Doña Isabel Salazar, señora de Martínez, treinta y nueve años que parecen diez menos a base de bisturí y escalpelo, despierta entre las sábanas de seda de su lecho marital.
Y está sola.
Está sola porque los pensamientos, por muchos e intensos que sean, no son compañía válida. Al menos no en la mañana de un sábado cualquiera, cuando los comercios menos activos cierran, el sol brilla en lo alto, y el tiempo invita a dar un paseo por el parque o el club de golf del brazo de la persona amada y con los hijos correteando alrededor.
Pero Doña Isabel Salazar de Martínez, a quien, al menos durante esta historia, llamaré simplemente Isabel, no porque la pobre mujer rica no merezca apellidos ni epítetos, que los merece porque mucho ha sacrificado para tenerlos, sino por una simple economía de palabras que algunos lectores seguro agradecen. Pero Isabel, como decía, no tiene a sus hijos cerca, estando éstos en un internado a muchos, muchos quilómetros de la lujosa urbanización donde vive ella con su marido. Y tampoco podríamos llamar a su marido “persona amada”, al menos no desde hace muchos años, por lo que a Isabel no le queda más remedio que levantarse y tumbarse en la piscina o ver la televisión mientras el reloj corre, pasatiempo este último que no entiende de clases.
Cuando Isabel, al incorporarse, ve la visa de su marido encima de la mesa, junto a una nota que dice: “Cómprate algo bonito.

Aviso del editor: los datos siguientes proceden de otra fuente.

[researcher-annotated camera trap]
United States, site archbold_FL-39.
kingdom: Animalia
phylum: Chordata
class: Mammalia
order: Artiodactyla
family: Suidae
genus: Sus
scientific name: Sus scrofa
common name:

Te quiero”, y tiene ganas de gritar. Gritar alto, muy alto, hasta que su grito se eleve al cielo, viaje por toda la ciudad y perfore las ventanas del hotel donde, seguramente, su marido esté follándose a su secretaria porque eso es lo que realmente significa esa nota. Cuánto desearía que al menos por una vez, ese cabrón tuviera el valor de ponerle en una de esas notitas la pura y dura verdad: “Isabel, tengo remordimientos porque cuando despiertes seguramente estaré trajinándome a mi secretaria, así que te dejo la tarjeta de crédito para que mates mi culpa haciendo una de esas compras impulsivas tuyas que dejan temblando la cuenta corriente.”
Pero Isabel no grita. Con el tiempo ha aprendido a callárselo todo, a guardarse los gritos y las emociones bien hondo, que no es propio de una dama de alta alcurnia andar gritando como una loca ni montar el espectáculo por muy justificado que esté.
La mujer se levanta de la cama completamente desnuda tal y como se acostó, esperando inocentemente que su marido, al llegar, la despertara y le diera un poco de ese amor que va esparciendo entre sus amantes. Camina ella hacia el cuarto de baño y, al pasar frente al primoroso espejo, observa su cuerpo.
Su cara, limpia de cualquier arruga de la edad. Sus pechos, enormes pechos que bien costaron su peso en oro, hasta ponerlos al tamaño que su marido quería. Y digo bien, “costaron”, porque valer, la verdad es que han valido para bien poco. Sigue su despistado paseo por su cuerpo y llega al vientre. “¿Hoy que tocan, otras dos horas de aerobic en el gimnasio para estar radiante para tu marido?” piensa, con un amago de sonrisa cínica. Su sexo es un sexo más, cubierto de un vello púbico espeso y rizado como tantos otros, pero tal vez hambriento como ninguno. Se coloca de perfil para ver que el aeróbic también hace efecto en sus glúteos. Finalmente, observa sus piernas. Las tensa y ve perfilarse los músculos en ella. No muy marcados, es verdad, pero llenos de energía malgastada. Sin más, sacude la cabeza, esconde una lágrima y se mete en la ducha-hidromasaje del baño.
Con el tiempo, ha aprendido a controlar los chorros de agua. Isabel cierra los ojos y sonríe cuando dirige uno entre los labios de su sexo.